# Records for the task:
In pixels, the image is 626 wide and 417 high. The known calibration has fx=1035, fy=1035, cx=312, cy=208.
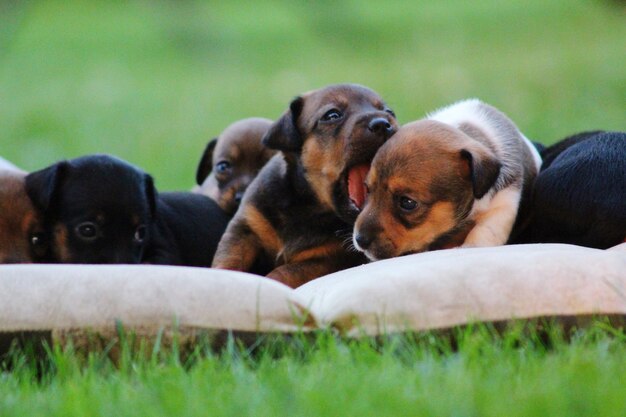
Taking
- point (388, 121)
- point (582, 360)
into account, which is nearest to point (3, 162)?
point (388, 121)

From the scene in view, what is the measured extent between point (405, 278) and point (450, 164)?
1120 mm

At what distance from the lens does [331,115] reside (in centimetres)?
557

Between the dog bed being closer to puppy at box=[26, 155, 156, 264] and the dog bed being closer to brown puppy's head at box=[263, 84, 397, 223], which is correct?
puppy at box=[26, 155, 156, 264]

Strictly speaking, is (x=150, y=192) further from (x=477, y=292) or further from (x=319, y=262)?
(x=477, y=292)

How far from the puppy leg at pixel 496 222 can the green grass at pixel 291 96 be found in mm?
1234

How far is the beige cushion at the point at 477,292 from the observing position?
4.16m

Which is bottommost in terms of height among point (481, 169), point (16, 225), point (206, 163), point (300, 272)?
point (300, 272)

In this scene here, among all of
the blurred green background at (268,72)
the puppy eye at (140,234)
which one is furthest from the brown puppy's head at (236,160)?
the blurred green background at (268,72)

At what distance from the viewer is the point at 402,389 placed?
3447 millimetres

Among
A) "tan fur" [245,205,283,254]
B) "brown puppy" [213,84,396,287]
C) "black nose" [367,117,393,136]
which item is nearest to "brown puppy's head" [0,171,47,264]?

# What is asked:
Please rewrite the records above as a numbered list of their lines, dropping the blank lines and the pictures.

# Result of the task:
1. In pixels, the image is 626 wide and 417 high. The known calibration has fx=1035, fy=1035, cx=312, cy=208.
2. Taking
3. - point (388, 121)
4. - point (582, 360)
5. into account, which is nearest to point (3, 162)?
6. point (388, 121)
7. From the scene in view, what is the measured extent between point (405, 278) and point (450, 164)?
8. 1120 mm
9. At what distance from the lens does [331,115] reside (in centimetres)?
10. 557
11. Between the dog bed being closer to puppy at box=[26, 155, 156, 264] and the dog bed being closer to brown puppy's head at box=[263, 84, 397, 223], which is correct?
12. puppy at box=[26, 155, 156, 264]
13. Strictly speaking, is (x=150, y=192) further from (x=477, y=292) or further from (x=319, y=262)?
14. (x=477, y=292)
15. How far from the puppy leg at pixel 496 222 can the green grass at pixel 291 96 be found in mm?
16. 1234
17. How far is the beige cushion at the point at 477,292 from the observing position?
18. 4.16m
19. Which is bottommost in terms of height among point (481, 169), point (16, 225), point (206, 163), point (300, 272)?
20. point (300, 272)
21. In this scene here, among all of
22. the blurred green background at (268,72)
23. the puppy eye at (140,234)
24. which one is furthest from the brown puppy's head at (236,160)?
25. the blurred green background at (268,72)
26. At what distance from the viewer is the point at 402,389 placed?
27. 3447 millimetres
28. Among
29. A) "tan fur" [245,205,283,254]
30. B) "brown puppy" [213,84,396,287]
31. C) "black nose" [367,117,393,136]
32. which item is nearest to "brown puppy's head" [0,171,47,264]?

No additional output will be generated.